[Extracted text Boundary: Start]

Doing some sort of regular exercise is a good strategy for fighting PMS symptoms. Exercise helps produce endorphins, hormones that help you to feel good. Another benefit is that it helps increase blood circulation, which will prevent fluid retention. And last but not least, exercise is great for fighting stress. We recommend activities like aerobics and regular walks.
4. Black Pepper Remedy
Black pepper, which adds a slightly spicy taste to meals, can be a great ally against pain and abdominal cramps during PMS. We recommend dissolving it in aloe vera. Crush a pinch of black pepper in one tablespoon of aloe vera gel and take it three times a day. Take it 30 minutes before each main meal in the days just before your period.
5. Eat avocados
Avocados contain healthy fatty acids that can help fight inflammation and also improve moods. The nutrition contained therein promotes good chemicals in the brain. Other great foods include nuts, papaya and pineapple.

[Extracted text Boundary: End]
[Supplied material Boundary: Start]

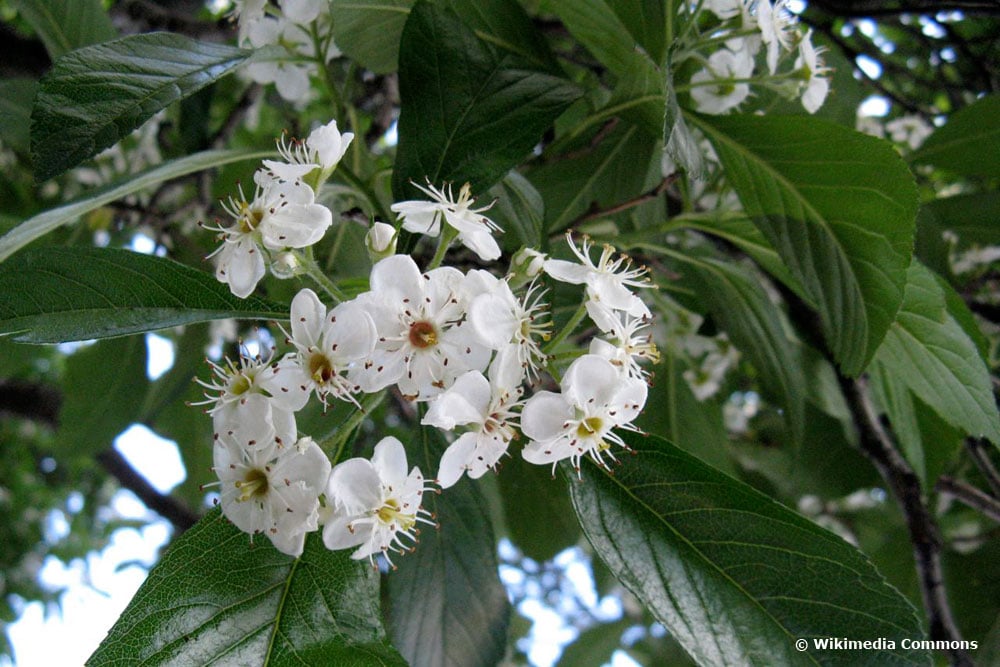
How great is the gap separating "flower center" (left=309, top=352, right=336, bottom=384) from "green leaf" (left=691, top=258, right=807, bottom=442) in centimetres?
72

[Supplied material Boundary: End]

*List of tasks*
[a] In the text on PMS remedies, how often should the black pepper and aloe vera mixture be taken?
[b] Please transcribe everything in the text on PMS remedies from "4. Black Pepper" down to "papaya and pineapple.".

*Task results*
[a] Three times a day.

[b]
4. Black Pepper Remedy
Black pepper, which adds a slightly spicy taste to meals, can be a great ally against pain and abdominal cramps during PMS. We recommend dissolving it in aloe vera. Crush a pinch of black pepper in one tablespoon of aloe vera gel and take it three times a day. Take it 30 minutes before each main meal in the days just before your period.
5. Eat avocados
Avocados contain healthy fatty acids that can help fight inflammation and also improve moods. The nutrition contained therein promotes good chemicals in the brain. Other great foods include nuts, papaya and pineapple.